1. Changements morphologiques et physiologiques

1.1. Liés à la surdité en général

Les changements observés après une perte auditive neurosensorielle sont plus importants que ceux générés par une perte de transmission (Tucci & Rubel, 1985 ; Moore et coll., 1989). La surdité profonde peut résulter en une dégénérescence complète des processus périphériques du ganglion spiral (Kohenen, 1965 ; Spoendlin, 1975; Terayama et coll., 1977 ; Otte et coll., 1978 ; Hinojosa et coll., 1987 ; Nadol et coll., 1989) qui est suivie d’une dégénérescence des neurones du ganglion (Webster & Webster, 1981 ; Spoendlin, 1984 ; Leake & Hradek, 1988 ; Shepherd & Javel, 1997 ; Hardie & Shepherd, 1999). L’étendue de la perte des neurones dans le ganglion va dépendre de facteurs tels que l’étiologie, la sévérité et la durée de la surdité (Nadol et coll., 1989). D’autres études ont montré des changements physiologiques et anatomiques dans les noyaux du tronc cérébral auditif (Niparko, 1997; Nordeen et coll., 1983 ; Heid, 1998). Leur activité métabolique va par exemple être réduite (Wong-Riley et coll., 1978 ; Durham et coll., 1989) et la taille des neurones du noyau cochléaire et du complexe olivaire supérieur être réduite (Powell & Erulkar, 1962). Cela se traduit par des seuils élevés, des latences prolongées et une réduction de l’amplitude des potentiels évoqués du tronc cérébral chez l’animal (Clopton & Glass, 1984 ; Zhou et coll., 1995 ; Shepherd & Javel, 1997). Ces effets seront d’autant plus importants que la surdité aura été longue (Hardie & Shepherd, 1999). À un niveau plus central, un déficit de l’activité synaptique dans le cortex auditif est observé (Kral et coll., 2000).

Les effets de l’ablation cochléaire vont être plus importants si elle est faite avant la période critique (Moore, 1990).

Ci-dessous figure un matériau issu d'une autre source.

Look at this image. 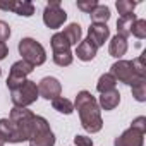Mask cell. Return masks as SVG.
I'll return each instance as SVG.
<instances>
[{"instance_id":"ba28073f","label":"cell","mask_w":146,"mask_h":146,"mask_svg":"<svg viewBox=\"0 0 146 146\" xmlns=\"http://www.w3.org/2000/svg\"><path fill=\"white\" fill-rule=\"evenodd\" d=\"M67 19V12L60 7V2L58 0H53V2H50L45 11H43V23L46 28L50 29H58Z\"/></svg>"},{"instance_id":"ffe728a7","label":"cell","mask_w":146,"mask_h":146,"mask_svg":"<svg viewBox=\"0 0 146 146\" xmlns=\"http://www.w3.org/2000/svg\"><path fill=\"white\" fill-rule=\"evenodd\" d=\"M115 86H117V79L110 74H103V76H100V79H98V83H96V90H98V93L102 95V93H105V91H112V90H115Z\"/></svg>"},{"instance_id":"44dd1931","label":"cell","mask_w":146,"mask_h":146,"mask_svg":"<svg viewBox=\"0 0 146 146\" xmlns=\"http://www.w3.org/2000/svg\"><path fill=\"white\" fill-rule=\"evenodd\" d=\"M52 107H53V110H57L60 113H65V115L74 112V103L67 98H64V96H58V98L52 100Z\"/></svg>"},{"instance_id":"e0dca14e","label":"cell","mask_w":146,"mask_h":146,"mask_svg":"<svg viewBox=\"0 0 146 146\" xmlns=\"http://www.w3.org/2000/svg\"><path fill=\"white\" fill-rule=\"evenodd\" d=\"M62 35L67 38V41L70 43V46H78L79 43H81V26L78 24V23H72V24H69L64 31H62Z\"/></svg>"},{"instance_id":"cb8c5ba5","label":"cell","mask_w":146,"mask_h":146,"mask_svg":"<svg viewBox=\"0 0 146 146\" xmlns=\"http://www.w3.org/2000/svg\"><path fill=\"white\" fill-rule=\"evenodd\" d=\"M132 96L137 100V102H146V79H137L132 86Z\"/></svg>"},{"instance_id":"ac0fdd59","label":"cell","mask_w":146,"mask_h":146,"mask_svg":"<svg viewBox=\"0 0 146 146\" xmlns=\"http://www.w3.org/2000/svg\"><path fill=\"white\" fill-rule=\"evenodd\" d=\"M50 45H52V50L53 53H62V52H70V43L67 41V38L62 35V33H55L50 40Z\"/></svg>"},{"instance_id":"83f0119b","label":"cell","mask_w":146,"mask_h":146,"mask_svg":"<svg viewBox=\"0 0 146 146\" xmlns=\"http://www.w3.org/2000/svg\"><path fill=\"white\" fill-rule=\"evenodd\" d=\"M96 5H98L96 0H79V2H78V9L86 12V14H91L96 9Z\"/></svg>"},{"instance_id":"836d02e7","label":"cell","mask_w":146,"mask_h":146,"mask_svg":"<svg viewBox=\"0 0 146 146\" xmlns=\"http://www.w3.org/2000/svg\"><path fill=\"white\" fill-rule=\"evenodd\" d=\"M0 76H2V69H0Z\"/></svg>"},{"instance_id":"f546056e","label":"cell","mask_w":146,"mask_h":146,"mask_svg":"<svg viewBox=\"0 0 146 146\" xmlns=\"http://www.w3.org/2000/svg\"><path fill=\"white\" fill-rule=\"evenodd\" d=\"M9 36H11V26L5 21H0V41L5 43V40H9Z\"/></svg>"},{"instance_id":"1f68e13d","label":"cell","mask_w":146,"mask_h":146,"mask_svg":"<svg viewBox=\"0 0 146 146\" xmlns=\"http://www.w3.org/2000/svg\"><path fill=\"white\" fill-rule=\"evenodd\" d=\"M7 55H9V48H7V43L0 41V60H4Z\"/></svg>"},{"instance_id":"8fae6325","label":"cell","mask_w":146,"mask_h":146,"mask_svg":"<svg viewBox=\"0 0 146 146\" xmlns=\"http://www.w3.org/2000/svg\"><path fill=\"white\" fill-rule=\"evenodd\" d=\"M144 134L136 131L134 127H129L127 131H124L119 137H115L113 146H143L144 143Z\"/></svg>"},{"instance_id":"7a4b0ae2","label":"cell","mask_w":146,"mask_h":146,"mask_svg":"<svg viewBox=\"0 0 146 146\" xmlns=\"http://www.w3.org/2000/svg\"><path fill=\"white\" fill-rule=\"evenodd\" d=\"M28 141L29 146H55V134L52 132L50 124L45 117L35 115Z\"/></svg>"},{"instance_id":"277c9868","label":"cell","mask_w":146,"mask_h":146,"mask_svg":"<svg viewBox=\"0 0 146 146\" xmlns=\"http://www.w3.org/2000/svg\"><path fill=\"white\" fill-rule=\"evenodd\" d=\"M19 53L23 55V60L31 64L33 67L41 65L46 60V52H45L43 45L33 38H23L19 41Z\"/></svg>"},{"instance_id":"8992f818","label":"cell","mask_w":146,"mask_h":146,"mask_svg":"<svg viewBox=\"0 0 146 146\" xmlns=\"http://www.w3.org/2000/svg\"><path fill=\"white\" fill-rule=\"evenodd\" d=\"M110 74L117 79V83H124L127 86H132L137 79H146V78H139L136 74V70L132 67L131 60H117L112 67H110Z\"/></svg>"},{"instance_id":"3957f363","label":"cell","mask_w":146,"mask_h":146,"mask_svg":"<svg viewBox=\"0 0 146 146\" xmlns=\"http://www.w3.org/2000/svg\"><path fill=\"white\" fill-rule=\"evenodd\" d=\"M33 119H35V113L28 108H19V107H14L11 110V115H9V120L12 122L21 143L28 141L29 139V134H31V125H33Z\"/></svg>"},{"instance_id":"7402d4cb","label":"cell","mask_w":146,"mask_h":146,"mask_svg":"<svg viewBox=\"0 0 146 146\" xmlns=\"http://www.w3.org/2000/svg\"><path fill=\"white\" fill-rule=\"evenodd\" d=\"M90 16H91V19H93V23H96V24H107V21L110 19V9H108L107 5L98 4L96 9H95Z\"/></svg>"},{"instance_id":"5bb4252c","label":"cell","mask_w":146,"mask_h":146,"mask_svg":"<svg viewBox=\"0 0 146 146\" xmlns=\"http://www.w3.org/2000/svg\"><path fill=\"white\" fill-rule=\"evenodd\" d=\"M125 52H127V38H122V36L115 35V36L110 40V45H108V53H110L113 58L122 60V57L125 55Z\"/></svg>"},{"instance_id":"9a60e30c","label":"cell","mask_w":146,"mask_h":146,"mask_svg":"<svg viewBox=\"0 0 146 146\" xmlns=\"http://www.w3.org/2000/svg\"><path fill=\"white\" fill-rule=\"evenodd\" d=\"M96 52H98V48H96L90 40H83V41L78 45V48H76V55H78V58L83 60V62L93 60V58L96 57Z\"/></svg>"},{"instance_id":"d6986e66","label":"cell","mask_w":146,"mask_h":146,"mask_svg":"<svg viewBox=\"0 0 146 146\" xmlns=\"http://www.w3.org/2000/svg\"><path fill=\"white\" fill-rule=\"evenodd\" d=\"M136 19L137 17L134 14L127 16V17H119V21H117V35L122 36V38H127L131 35V28H132V24H134Z\"/></svg>"},{"instance_id":"4316f807","label":"cell","mask_w":146,"mask_h":146,"mask_svg":"<svg viewBox=\"0 0 146 146\" xmlns=\"http://www.w3.org/2000/svg\"><path fill=\"white\" fill-rule=\"evenodd\" d=\"M131 62H132V67H134V70H136V74H137L139 78H146V64H144V57L139 55L137 58H134V60H131Z\"/></svg>"},{"instance_id":"6da1fadb","label":"cell","mask_w":146,"mask_h":146,"mask_svg":"<svg viewBox=\"0 0 146 146\" xmlns=\"http://www.w3.org/2000/svg\"><path fill=\"white\" fill-rule=\"evenodd\" d=\"M74 110H78L79 119H81V125L84 131H88L90 134L102 131L103 120H102L100 107L90 91H79L78 93L76 102H74Z\"/></svg>"},{"instance_id":"4dcf8cb0","label":"cell","mask_w":146,"mask_h":146,"mask_svg":"<svg viewBox=\"0 0 146 146\" xmlns=\"http://www.w3.org/2000/svg\"><path fill=\"white\" fill-rule=\"evenodd\" d=\"M74 144L76 146H93V141L88 136H76L74 137Z\"/></svg>"},{"instance_id":"603a6c76","label":"cell","mask_w":146,"mask_h":146,"mask_svg":"<svg viewBox=\"0 0 146 146\" xmlns=\"http://www.w3.org/2000/svg\"><path fill=\"white\" fill-rule=\"evenodd\" d=\"M137 2H132V0H119L115 4L120 17H127V16H132L134 14V9H136Z\"/></svg>"},{"instance_id":"7c38bea8","label":"cell","mask_w":146,"mask_h":146,"mask_svg":"<svg viewBox=\"0 0 146 146\" xmlns=\"http://www.w3.org/2000/svg\"><path fill=\"white\" fill-rule=\"evenodd\" d=\"M108 36H110V29H108L107 24H96V23H93L90 26V29H88V38L86 40H90L96 48H100L102 45H105V41L108 40Z\"/></svg>"},{"instance_id":"4fadbf2b","label":"cell","mask_w":146,"mask_h":146,"mask_svg":"<svg viewBox=\"0 0 146 146\" xmlns=\"http://www.w3.org/2000/svg\"><path fill=\"white\" fill-rule=\"evenodd\" d=\"M0 139H2L4 143H21L12 122L9 119H0Z\"/></svg>"},{"instance_id":"2e32d148","label":"cell","mask_w":146,"mask_h":146,"mask_svg":"<svg viewBox=\"0 0 146 146\" xmlns=\"http://www.w3.org/2000/svg\"><path fill=\"white\" fill-rule=\"evenodd\" d=\"M119 103H120V93L117 90L102 93V96L98 100V107L103 110H113L115 107H119Z\"/></svg>"},{"instance_id":"f1b7e54d","label":"cell","mask_w":146,"mask_h":146,"mask_svg":"<svg viewBox=\"0 0 146 146\" xmlns=\"http://www.w3.org/2000/svg\"><path fill=\"white\" fill-rule=\"evenodd\" d=\"M131 127H134L136 131H139V132H146V117H137V119H134L132 120V124H131Z\"/></svg>"},{"instance_id":"52a82bcc","label":"cell","mask_w":146,"mask_h":146,"mask_svg":"<svg viewBox=\"0 0 146 146\" xmlns=\"http://www.w3.org/2000/svg\"><path fill=\"white\" fill-rule=\"evenodd\" d=\"M33 69H35V67H33L31 64L24 62V60L14 62L12 67H11V72H9V78H7V88H9L11 91L16 90V88H19L23 83L28 81V76L33 72Z\"/></svg>"},{"instance_id":"d4e9b609","label":"cell","mask_w":146,"mask_h":146,"mask_svg":"<svg viewBox=\"0 0 146 146\" xmlns=\"http://www.w3.org/2000/svg\"><path fill=\"white\" fill-rule=\"evenodd\" d=\"M131 35H134L139 40H144L146 38V21L144 19H136L132 28H131Z\"/></svg>"},{"instance_id":"d6a6232c","label":"cell","mask_w":146,"mask_h":146,"mask_svg":"<svg viewBox=\"0 0 146 146\" xmlns=\"http://www.w3.org/2000/svg\"><path fill=\"white\" fill-rule=\"evenodd\" d=\"M4 144H5V143H4V141H2V139H0V146H4Z\"/></svg>"},{"instance_id":"484cf974","label":"cell","mask_w":146,"mask_h":146,"mask_svg":"<svg viewBox=\"0 0 146 146\" xmlns=\"http://www.w3.org/2000/svg\"><path fill=\"white\" fill-rule=\"evenodd\" d=\"M72 60H74V55H72V52H62V53H53V62L60 67H67L72 64Z\"/></svg>"},{"instance_id":"5b68a950","label":"cell","mask_w":146,"mask_h":146,"mask_svg":"<svg viewBox=\"0 0 146 146\" xmlns=\"http://www.w3.org/2000/svg\"><path fill=\"white\" fill-rule=\"evenodd\" d=\"M38 84L35 81H26L23 83L19 88L12 90L11 91V100L14 103V107H19V108H28L29 105H33L36 100H38Z\"/></svg>"},{"instance_id":"30bf717a","label":"cell","mask_w":146,"mask_h":146,"mask_svg":"<svg viewBox=\"0 0 146 146\" xmlns=\"http://www.w3.org/2000/svg\"><path fill=\"white\" fill-rule=\"evenodd\" d=\"M0 9L2 11H12L19 16L31 17L35 14V5L29 0H12V2H0Z\"/></svg>"},{"instance_id":"9c48e42d","label":"cell","mask_w":146,"mask_h":146,"mask_svg":"<svg viewBox=\"0 0 146 146\" xmlns=\"http://www.w3.org/2000/svg\"><path fill=\"white\" fill-rule=\"evenodd\" d=\"M62 93V84L57 78L46 76L38 83V95L45 100H55Z\"/></svg>"}]
</instances>
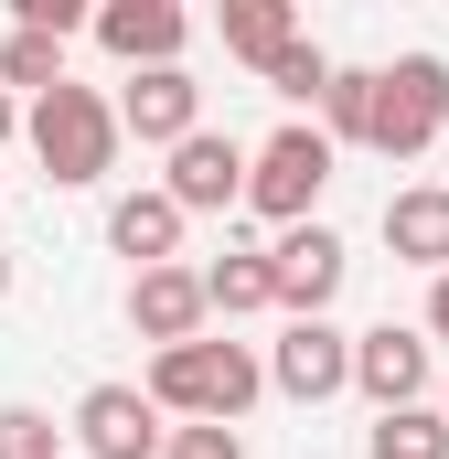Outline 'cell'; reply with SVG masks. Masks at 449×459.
Instances as JSON below:
<instances>
[{
  "mask_svg": "<svg viewBox=\"0 0 449 459\" xmlns=\"http://www.w3.org/2000/svg\"><path fill=\"white\" fill-rule=\"evenodd\" d=\"M161 417H182V428H235L257 395H268V363L246 342H172V352H150V385H139Z\"/></svg>",
  "mask_w": 449,
  "mask_h": 459,
  "instance_id": "cell-1",
  "label": "cell"
},
{
  "mask_svg": "<svg viewBox=\"0 0 449 459\" xmlns=\"http://www.w3.org/2000/svg\"><path fill=\"white\" fill-rule=\"evenodd\" d=\"M22 139H32L43 182H65V193H97V182L118 171V108L97 97V86H75V75L22 108Z\"/></svg>",
  "mask_w": 449,
  "mask_h": 459,
  "instance_id": "cell-2",
  "label": "cell"
},
{
  "mask_svg": "<svg viewBox=\"0 0 449 459\" xmlns=\"http://www.w3.org/2000/svg\"><path fill=\"white\" fill-rule=\"evenodd\" d=\"M332 139L311 128V117H289V128H268L257 150H246V204L268 214V225L289 235V225H321V193H332Z\"/></svg>",
  "mask_w": 449,
  "mask_h": 459,
  "instance_id": "cell-3",
  "label": "cell"
},
{
  "mask_svg": "<svg viewBox=\"0 0 449 459\" xmlns=\"http://www.w3.org/2000/svg\"><path fill=\"white\" fill-rule=\"evenodd\" d=\"M439 139H449V65H439V54H396V65H374L364 150L418 160V150H439Z\"/></svg>",
  "mask_w": 449,
  "mask_h": 459,
  "instance_id": "cell-4",
  "label": "cell"
},
{
  "mask_svg": "<svg viewBox=\"0 0 449 459\" xmlns=\"http://www.w3.org/2000/svg\"><path fill=\"white\" fill-rule=\"evenodd\" d=\"M342 235L332 225H289L278 246H268V289H278V310L289 321H332V299H342Z\"/></svg>",
  "mask_w": 449,
  "mask_h": 459,
  "instance_id": "cell-5",
  "label": "cell"
},
{
  "mask_svg": "<svg viewBox=\"0 0 449 459\" xmlns=\"http://www.w3.org/2000/svg\"><path fill=\"white\" fill-rule=\"evenodd\" d=\"M108 108H118V139H139V150H182V139L204 128V86H193L182 65H150V75L118 86Z\"/></svg>",
  "mask_w": 449,
  "mask_h": 459,
  "instance_id": "cell-6",
  "label": "cell"
},
{
  "mask_svg": "<svg viewBox=\"0 0 449 459\" xmlns=\"http://www.w3.org/2000/svg\"><path fill=\"white\" fill-rule=\"evenodd\" d=\"M353 395H374V417L428 406V332H407V321L353 332Z\"/></svg>",
  "mask_w": 449,
  "mask_h": 459,
  "instance_id": "cell-7",
  "label": "cell"
},
{
  "mask_svg": "<svg viewBox=\"0 0 449 459\" xmlns=\"http://www.w3.org/2000/svg\"><path fill=\"white\" fill-rule=\"evenodd\" d=\"M161 204L193 225V214H224V204H246V139H224V128H193L182 150H172V182H161Z\"/></svg>",
  "mask_w": 449,
  "mask_h": 459,
  "instance_id": "cell-8",
  "label": "cell"
},
{
  "mask_svg": "<svg viewBox=\"0 0 449 459\" xmlns=\"http://www.w3.org/2000/svg\"><path fill=\"white\" fill-rule=\"evenodd\" d=\"M65 438H75L86 459H161V406H150L139 385H86Z\"/></svg>",
  "mask_w": 449,
  "mask_h": 459,
  "instance_id": "cell-9",
  "label": "cell"
},
{
  "mask_svg": "<svg viewBox=\"0 0 449 459\" xmlns=\"http://www.w3.org/2000/svg\"><path fill=\"white\" fill-rule=\"evenodd\" d=\"M86 32L108 43L128 75H150V65H182V43H193V11H182V0H108V11H86Z\"/></svg>",
  "mask_w": 449,
  "mask_h": 459,
  "instance_id": "cell-10",
  "label": "cell"
},
{
  "mask_svg": "<svg viewBox=\"0 0 449 459\" xmlns=\"http://www.w3.org/2000/svg\"><path fill=\"white\" fill-rule=\"evenodd\" d=\"M268 385H278L289 406L342 395V385H353V332H332V321H289V332H278V352H268Z\"/></svg>",
  "mask_w": 449,
  "mask_h": 459,
  "instance_id": "cell-11",
  "label": "cell"
},
{
  "mask_svg": "<svg viewBox=\"0 0 449 459\" xmlns=\"http://www.w3.org/2000/svg\"><path fill=\"white\" fill-rule=\"evenodd\" d=\"M128 332L150 352L204 342V278H193V267H139V278H128Z\"/></svg>",
  "mask_w": 449,
  "mask_h": 459,
  "instance_id": "cell-12",
  "label": "cell"
},
{
  "mask_svg": "<svg viewBox=\"0 0 449 459\" xmlns=\"http://www.w3.org/2000/svg\"><path fill=\"white\" fill-rule=\"evenodd\" d=\"M385 246H396V267L449 278V182H407V193H385Z\"/></svg>",
  "mask_w": 449,
  "mask_h": 459,
  "instance_id": "cell-13",
  "label": "cell"
},
{
  "mask_svg": "<svg viewBox=\"0 0 449 459\" xmlns=\"http://www.w3.org/2000/svg\"><path fill=\"white\" fill-rule=\"evenodd\" d=\"M108 246L128 267H182V214H172L161 193H118L108 204Z\"/></svg>",
  "mask_w": 449,
  "mask_h": 459,
  "instance_id": "cell-14",
  "label": "cell"
},
{
  "mask_svg": "<svg viewBox=\"0 0 449 459\" xmlns=\"http://www.w3.org/2000/svg\"><path fill=\"white\" fill-rule=\"evenodd\" d=\"M204 278V321H246V310H278V289H268V246H224L215 267H193Z\"/></svg>",
  "mask_w": 449,
  "mask_h": 459,
  "instance_id": "cell-15",
  "label": "cell"
},
{
  "mask_svg": "<svg viewBox=\"0 0 449 459\" xmlns=\"http://www.w3.org/2000/svg\"><path fill=\"white\" fill-rule=\"evenodd\" d=\"M289 43H300V11H289V0H224V54H235V65L268 75Z\"/></svg>",
  "mask_w": 449,
  "mask_h": 459,
  "instance_id": "cell-16",
  "label": "cell"
},
{
  "mask_svg": "<svg viewBox=\"0 0 449 459\" xmlns=\"http://www.w3.org/2000/svg\"><path fill=\"white\" fill-rule=\"evenodd\" d=\"M364 459H449V417L439 406H396L364 428Z\"/></svg>",
  "mask_w": 449,
  "mask_h": 459,
  "instance_id": "cell-17",
  "label": "cell"
},
{
  "mask_svg": "<svg viewBox=\"0 0 449 459\" xmlns=\"http://www.w3.org/2000/svg\"><path fill=\"white\" fill-rule=\"evenodd\" d=\"M311 108H321V139H332V150H364V108H374V65H332V86H321Z\"/></svg>",
  "mask_w": 449,
  "mask_h": 459,
  "instance_id": "cell-18",
  "label": "cell"
},
{
  "mask_svg": "<svg viewBox=\"0 0 449 459\" xmlns=\"http://www.w3.org/2000/svg\"><path fill=\"white\" fill-rule=\"evenodd\" d=\"M0 86H11V97H54V86H65V43L11 32V43H0Z\"/></svg>",
  "mask_w": 449,
  "mask_h": 459,
  "instance_id": "cell-19",
  "label": "cell"
},
{
  "mask_svg": "<svg viewBox=\"0 0 449 459\" xmlns=\"http://www.w3.org/2000/svg\"><path fill=\"white\" fill-rule=\"evenodd\" d=\"M321 86H332V54H321V43H311V32H300V43H289V54H278V65H268V97H289V108H311V97H321Z\"/></svg>",
  "mask_w": 449,
  "mask_h": 459,
  "instance_id": "cell-20",
  "label": "cell"
},
{
  "mask_svg": "<svg viewBox=\"0 0 449 459\" xmlns=\"http://www.w3.org/2000/svg\"><path fill=\"white\" fill-rule=\"evenodd\" d=\"M0 459H65V428L43 406H0Z\"/></svg>",
  "mask_w": 449,
  "mask_h": 459,
  "instance_id": "cell-21",
  "label": "cell"
},
{
  "mask_svg": "<svg viewBox=\"0 0 449 459\" xmlns=\"http://www.w3.org/2000/svg\"><path fill=\"white\" fill-rule=\"evenodd\" d=\"M161 459H246V438H235V428H172Z\"/></svg>",
  "mask_w": 449,
  "mask_h": 459,
  "instance_id": "cell-22",
  "label": "cell"
},
{
  "mask_svg": "<svg viewBox=\"0 0 449 459\" xmlns=\"http://www.w3.org/2000/svg\"><path fill=\"white\" fill-rule=\"evenodd\" d=\"M428 342H449V278H428Z\"/></svg>",
  "mask_w": 449,
  "mask_h": 459,
  "instance_id": "cell-23",
  "label": "cell"
},
{
  "mask_svg": "<svg viewBox=\"0 0 449 459\" xmlns=\"http://www.w3.org/2000/svg\"><path fill=\"white\" fill-rule=\"evenodd\" d=\"M0 139H22V97L11 86H0Z\"/></svg>",
  "mask_w": 449,
  "mask_h": 459,
  "instance_id": "cell-24",
  "label": "cell"
},
{
  "mask_svg": "<svg viewBox=\"0 0 449 459\" xmlns=\"http://www.w3.org/2000/svg\"><path fill=\"white\" fill-rule=\"evenodd\" d=\"M0 299H11V246H0Z\"/></svg>",
  "mask_w": 449,
  "mask_h": 459,
  "instance_id": "cell-25",
  "label": "cell"
}]
</instances>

Des études chez la gerbille et la souris ont montré que l’ablation des cochlées ou le blocage de l’activité du nerf auditif entraînent une perte des neurones dans le noyau cochléaire (Tierney & Moore, 1997 ; Mostafapour et coll., 2002 ; Pasi & Rubel, 1989), ainsi qu’une diminution de la taille globale du noyau cochléaire (Trune, 1982) si l’ablation était effectuée avant l’apparition de l’audition. Ces résultats n’ont pas été retrouvés chez l’homme (pour revue : Hartmann & Kral, 2004). Dans le noyau cochléaire du chat sourd congénital, la quantité de ramifications et la densité des vésicules synaptiques sont moindres que chez l’animal normo-entendant (par ex., Ryugo et coll., 1998). Les noyaux du tronc cérébral ont moins de synapses et le colliculus inférieur est de plus petite taille chez les animaux que l’on rend sourds à la naissance (Hardie et coll., 1998 ; Hardie & Shepherd, 1999). Les seuils des PEEPs sont plus élevés chez le chat sourd congénital que chez le chat normo-entendant (Snyder et coll., 1991 ; Klinke et coll., 1999 ; Kral et coll., 2002). Cela n’est pas retrouvé chez le chat que l’on rend sourd à la naissance (Kral et coll., 2005) ce qui peut être dû au fait que la dégénérescence des cellules du ganglion spiral est moindre (Hardie & Shepherd, 1999).

Les modifications au niveau cortical peuvent se réaliser très rapidement. La courbe d’accord des neurones corticaux peut en effet s’élargir dans les 30 minutes qui suivent la perte auditive (Calford et coll., 1993 ; Snyder & Sinex, 2002). Certains des mécanismes sous-jacents de plasticité à court-terme exposés en introduction interviennent donc probablement dans un premier temps. Le recrutement d’une plus grande population neurale peut se produire à la suite d’une diminution de l’inhibition au niveau cortico-cortical (Jacobs & Donoghue, 1991). Les travaux de Rajan (1998) chez le chat ayant une perte auditive modérée montrent toutefois qu’un démasquage d’afférences latentes observé suite à une levée d’inhibition n’entraîne pas forcément de modification des cartes fréquentielles ou de changements synaptiques et dendritiques au niveau de connexions déjà existantes (Darian Smith & Gilbert, 1995). Les changements au niveau synaptique pourraient aussi être dus à une activité neuronale synchrone (potentialisation de type Hebbien, Diamond et coll., 1993) et à des connexions descendantes (feedbacks) modifiées (Krubitzer & Kaas, 1989).